| DATA IN THIS EXERCISE |

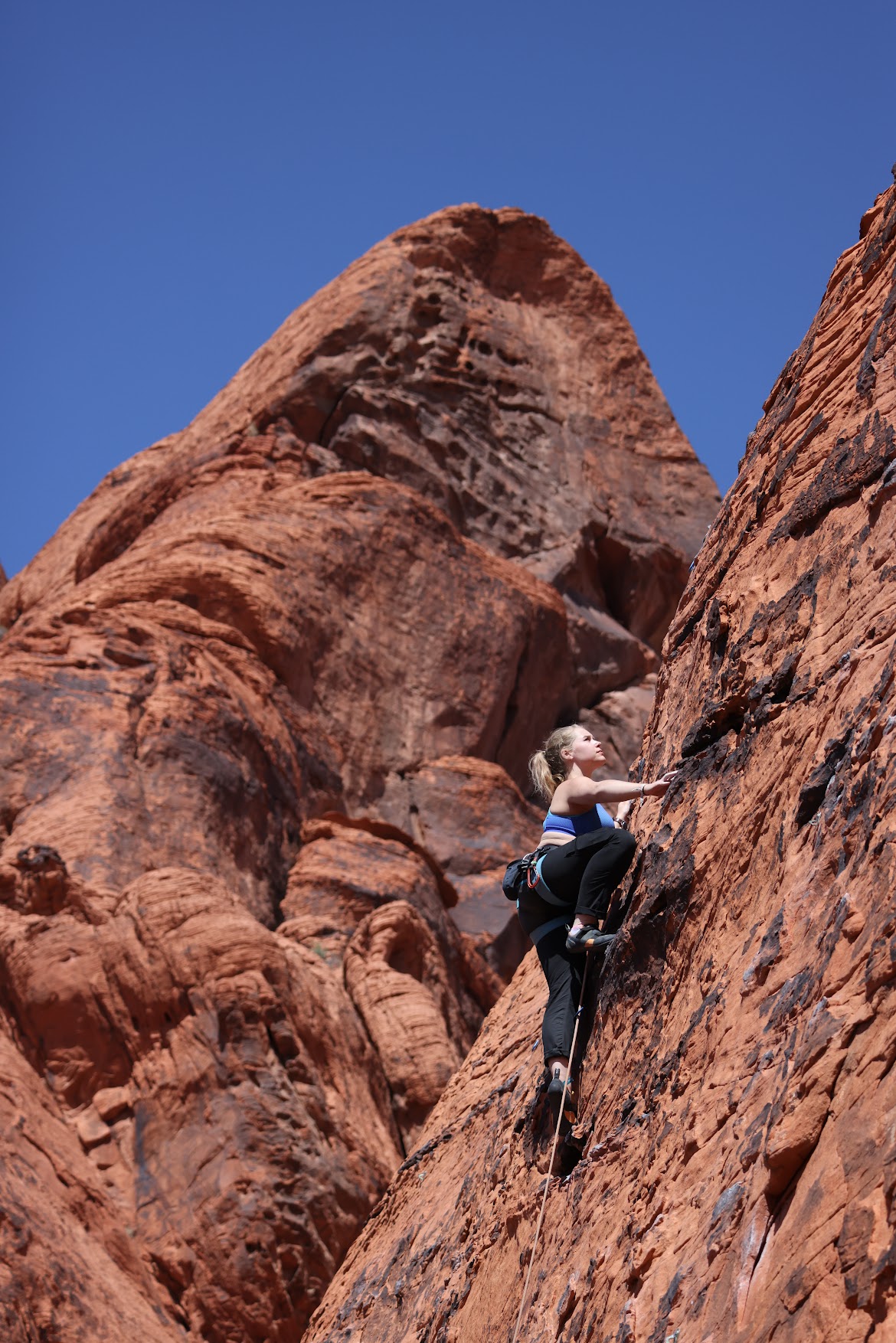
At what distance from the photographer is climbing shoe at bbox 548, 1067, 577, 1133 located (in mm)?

...

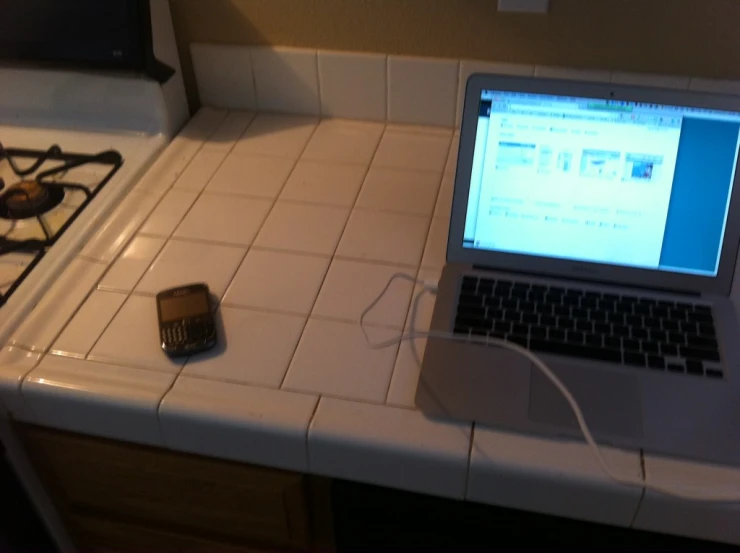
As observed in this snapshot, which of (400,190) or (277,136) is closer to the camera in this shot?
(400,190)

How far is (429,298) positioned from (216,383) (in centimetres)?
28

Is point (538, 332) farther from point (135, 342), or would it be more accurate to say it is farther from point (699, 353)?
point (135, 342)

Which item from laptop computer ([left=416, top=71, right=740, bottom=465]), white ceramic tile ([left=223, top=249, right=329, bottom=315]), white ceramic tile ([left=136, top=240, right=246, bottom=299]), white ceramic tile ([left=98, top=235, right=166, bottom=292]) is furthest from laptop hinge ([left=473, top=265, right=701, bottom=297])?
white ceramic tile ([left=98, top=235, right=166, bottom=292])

==

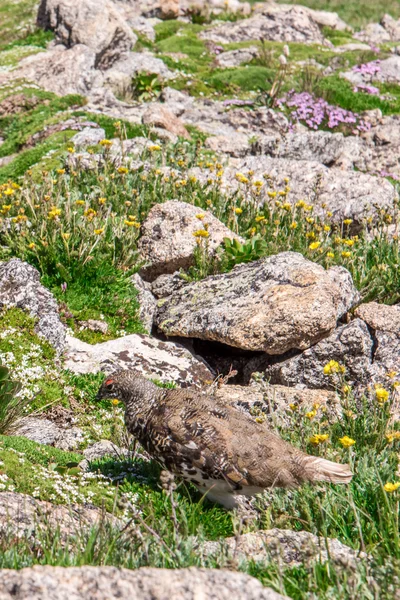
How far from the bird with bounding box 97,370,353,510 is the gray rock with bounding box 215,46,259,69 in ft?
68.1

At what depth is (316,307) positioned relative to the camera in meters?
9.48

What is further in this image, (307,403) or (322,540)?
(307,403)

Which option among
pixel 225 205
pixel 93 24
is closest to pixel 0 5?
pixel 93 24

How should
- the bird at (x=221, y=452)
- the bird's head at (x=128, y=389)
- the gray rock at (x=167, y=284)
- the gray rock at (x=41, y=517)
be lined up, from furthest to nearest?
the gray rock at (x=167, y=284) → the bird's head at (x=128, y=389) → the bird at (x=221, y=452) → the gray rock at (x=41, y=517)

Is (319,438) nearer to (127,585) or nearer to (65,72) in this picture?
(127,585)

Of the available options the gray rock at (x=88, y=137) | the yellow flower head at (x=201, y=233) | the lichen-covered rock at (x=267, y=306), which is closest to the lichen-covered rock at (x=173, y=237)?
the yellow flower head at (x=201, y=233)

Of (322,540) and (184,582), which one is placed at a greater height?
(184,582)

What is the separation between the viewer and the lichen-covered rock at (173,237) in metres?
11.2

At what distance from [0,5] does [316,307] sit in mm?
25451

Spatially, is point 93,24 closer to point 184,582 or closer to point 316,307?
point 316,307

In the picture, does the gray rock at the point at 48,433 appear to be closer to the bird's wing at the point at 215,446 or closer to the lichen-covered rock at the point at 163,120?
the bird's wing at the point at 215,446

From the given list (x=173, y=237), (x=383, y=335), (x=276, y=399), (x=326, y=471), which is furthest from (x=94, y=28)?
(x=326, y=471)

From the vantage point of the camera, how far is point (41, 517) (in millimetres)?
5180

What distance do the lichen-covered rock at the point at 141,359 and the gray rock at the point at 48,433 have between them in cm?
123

| REQUEST |
Format the data from the line containing "How far from" through the line containing "the gray rock at (x=167, y=284) →" as a JSON list of strings, one string per line, skipping blank lines.

| TASK SOLUTION |
[
  "How far from the bird with bounding box 97,370,353,510 is the gray rock with bounding box 215,46,259,69 in ft?",
  "68.1",
  "At what depth is (316,307) positioned relative to the camera in meters?",
  "9.48",
  "What is further in this image, (307,403) or (322,540)?",
  "(307,403)",
  "Which option among",
  "pixel 225 205",
  "pixel 93 24",
  "is closest to pixel 0 5?",
  "pixel 93 24",
  "How should",
  "- the bird at (x=221, y=452)",
  "- the bird's head at (x=128, y=389)",
  "- the gray rock at (x=167, y=284)",
  "- the gray rock at (x=41, y=517)",
  "be lined up, from furthest to nearest?",
  "the gray rock at (x=167, y=284) → the bird's head at (x=128, y=389) → the bird at (x=221, y=452) → the gray rock at (x=41, y=517)"
]